The most common symptom of mucormycosis infection is fever, occurring in 51% of patients (12). Moreover, on the basis of clinical presentation, this infectious disease can be arbitrarily divided into separate entities: rhinocerebral, pulmonary, cutaneous, gastrointestinal, central nervous system related, and miscellaneous, in addition to a disseminated disease resulting from progression of localized infection. Confirmation of the clinically suspected diagnosis of systemic mycosis and exact identification of the fungal pathogen are often difficult. The hallmarks of disease caused by the Mucorales are vascular invasion and tissue necrosis, due to their special affinity for blood vessels. Diagnosis depends on demonstrating the organism in the tissue of a biopsy specimen. Typically, the fungi appear as broad (10 to 20 μm in diameter), nonseptate hyphae with ramifications. At the present, serodiagnosis of mucormycosis remains investigational and cannot yet be recommended for routine clinical use (7, 9, 16).
Establishing the diagnosis is the central issue in the management of mucormycosis. Nevertheless antemortem diagnosis is uncommon because blood cultures are invariably negative; in addition, pulmonary disease sputum cultures are seldom helpful and bronchial washings have yielded hyphal forms only on rare occasions. Thus a correct diagnosis in vivo is reached only by invasive methods (biopsy) (11).
In oncohematological patients the most important favorable prognostic factor is the outcome of the underlying disease (12). Timing of neutrophil recovery is particularly important because neutrophils play an important role in the host defense against Mucorales (13).

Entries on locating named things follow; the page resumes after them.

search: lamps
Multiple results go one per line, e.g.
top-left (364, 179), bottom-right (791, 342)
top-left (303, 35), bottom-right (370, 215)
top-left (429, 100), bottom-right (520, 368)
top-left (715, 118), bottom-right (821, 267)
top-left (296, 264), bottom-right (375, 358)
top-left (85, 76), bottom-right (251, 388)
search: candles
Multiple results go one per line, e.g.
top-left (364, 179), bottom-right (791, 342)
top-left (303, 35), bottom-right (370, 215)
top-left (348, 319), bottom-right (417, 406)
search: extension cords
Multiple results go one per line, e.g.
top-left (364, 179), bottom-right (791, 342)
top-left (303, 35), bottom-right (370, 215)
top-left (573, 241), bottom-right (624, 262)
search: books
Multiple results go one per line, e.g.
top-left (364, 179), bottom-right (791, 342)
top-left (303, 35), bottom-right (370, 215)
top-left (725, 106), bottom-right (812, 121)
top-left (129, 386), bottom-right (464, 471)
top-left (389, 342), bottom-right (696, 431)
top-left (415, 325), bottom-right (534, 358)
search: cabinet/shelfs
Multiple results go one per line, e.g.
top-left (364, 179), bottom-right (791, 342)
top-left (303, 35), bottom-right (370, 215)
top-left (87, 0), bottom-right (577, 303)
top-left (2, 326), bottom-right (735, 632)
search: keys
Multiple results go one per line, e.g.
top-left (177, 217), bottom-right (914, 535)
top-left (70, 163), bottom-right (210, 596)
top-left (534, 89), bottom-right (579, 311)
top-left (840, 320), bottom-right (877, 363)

In our patient, clinical signs and symptoms caused by the fungal infection developed during severe neutropenia (neutrophil count < 0.5 × 109/liter). The initial physical findings were fever and pain, which were suggestive of a pulmonary infection with pleural involvement as well as of a subfrenic abscess despite a normal chest X ray and kidney and liver echo tomography. It is clear, now, that the pain was a consequence of spinal localization of the infective disease with metameric distribution (T10-S2). Additional factors which contributed to the misdiagnosis were the documentation in the blood and spinal fluid of E. faecium sepsis and the clinical evolution as ascending paralysis, previously described in only one case of disseminated mucormycosis (15). According to our interpretation, the presence of E. faecium in the spinal fluid could be attributed to abnormal vascular permeability due to the fungal invasion of blood vessels.

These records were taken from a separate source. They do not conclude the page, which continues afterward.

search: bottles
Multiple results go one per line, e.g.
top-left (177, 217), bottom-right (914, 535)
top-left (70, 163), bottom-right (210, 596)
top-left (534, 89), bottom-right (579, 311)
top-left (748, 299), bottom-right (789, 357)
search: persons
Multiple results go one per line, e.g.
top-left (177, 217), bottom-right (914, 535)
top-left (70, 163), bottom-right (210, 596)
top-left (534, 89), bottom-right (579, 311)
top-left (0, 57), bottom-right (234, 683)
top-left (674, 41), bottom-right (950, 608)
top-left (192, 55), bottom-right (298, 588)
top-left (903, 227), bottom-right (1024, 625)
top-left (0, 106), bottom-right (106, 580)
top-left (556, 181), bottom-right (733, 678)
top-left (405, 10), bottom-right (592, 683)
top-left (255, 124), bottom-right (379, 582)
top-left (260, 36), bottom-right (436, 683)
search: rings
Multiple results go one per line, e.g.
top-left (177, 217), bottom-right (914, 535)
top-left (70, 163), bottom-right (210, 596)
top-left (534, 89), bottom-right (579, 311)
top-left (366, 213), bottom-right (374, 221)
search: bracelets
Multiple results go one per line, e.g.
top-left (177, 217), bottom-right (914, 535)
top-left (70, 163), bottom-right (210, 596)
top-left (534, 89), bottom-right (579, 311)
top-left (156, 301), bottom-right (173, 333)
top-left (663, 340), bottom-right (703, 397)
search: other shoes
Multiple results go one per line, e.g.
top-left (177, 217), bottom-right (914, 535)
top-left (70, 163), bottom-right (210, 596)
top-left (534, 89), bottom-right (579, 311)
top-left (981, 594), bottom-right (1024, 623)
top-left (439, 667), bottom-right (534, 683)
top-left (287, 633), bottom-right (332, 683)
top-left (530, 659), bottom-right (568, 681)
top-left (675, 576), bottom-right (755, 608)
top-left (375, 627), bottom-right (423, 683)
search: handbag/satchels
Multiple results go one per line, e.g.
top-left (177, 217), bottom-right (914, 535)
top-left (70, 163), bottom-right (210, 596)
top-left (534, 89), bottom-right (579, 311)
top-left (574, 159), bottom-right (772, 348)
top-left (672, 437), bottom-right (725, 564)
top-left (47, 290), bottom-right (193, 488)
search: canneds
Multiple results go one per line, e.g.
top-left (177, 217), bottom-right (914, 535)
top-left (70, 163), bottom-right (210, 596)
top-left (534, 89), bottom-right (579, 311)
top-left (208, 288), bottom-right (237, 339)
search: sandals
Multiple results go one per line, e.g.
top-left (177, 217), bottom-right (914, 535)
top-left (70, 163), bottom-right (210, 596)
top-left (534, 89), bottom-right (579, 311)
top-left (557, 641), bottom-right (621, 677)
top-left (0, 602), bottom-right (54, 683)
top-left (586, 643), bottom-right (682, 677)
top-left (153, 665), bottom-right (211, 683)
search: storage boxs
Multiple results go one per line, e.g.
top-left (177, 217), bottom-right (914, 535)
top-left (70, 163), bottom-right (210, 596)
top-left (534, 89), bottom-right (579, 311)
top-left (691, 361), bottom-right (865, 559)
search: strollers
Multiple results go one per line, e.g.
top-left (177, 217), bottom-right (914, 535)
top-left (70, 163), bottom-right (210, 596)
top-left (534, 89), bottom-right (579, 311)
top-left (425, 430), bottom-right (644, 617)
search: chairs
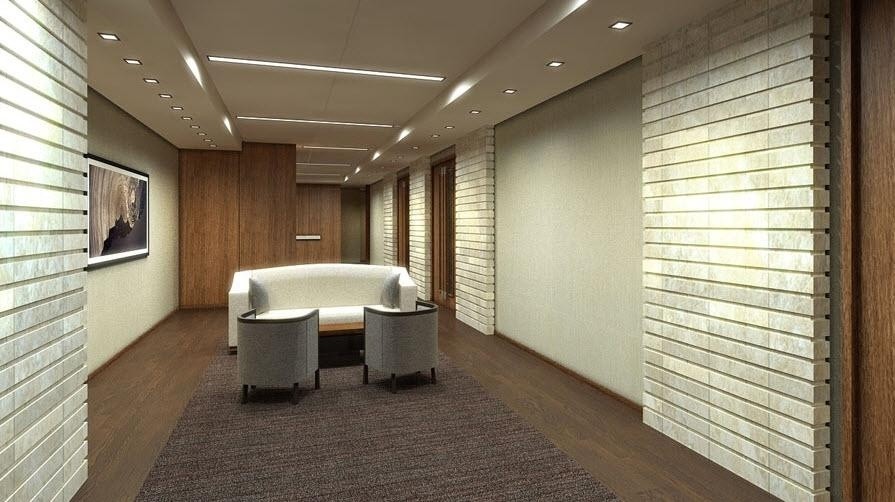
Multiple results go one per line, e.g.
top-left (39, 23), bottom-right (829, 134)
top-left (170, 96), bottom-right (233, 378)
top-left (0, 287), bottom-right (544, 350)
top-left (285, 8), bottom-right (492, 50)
top-left (361, 301), bottom-right (440, 393)
top-left (236, 308), bottom-right (322, 406)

In conclusion, a suspicious infection and careful clinical and radiological examinations are the keys for the early identification of infected patients. In the most severely ill neutropenic patients, only aggressive antifungal therapy together with immune reconstitution appears to improve the prognosis. The outcome remains critical because, in these patients, mucormycosis is frequently characterized by disseminated disease leading to a rapid and fatal outcome.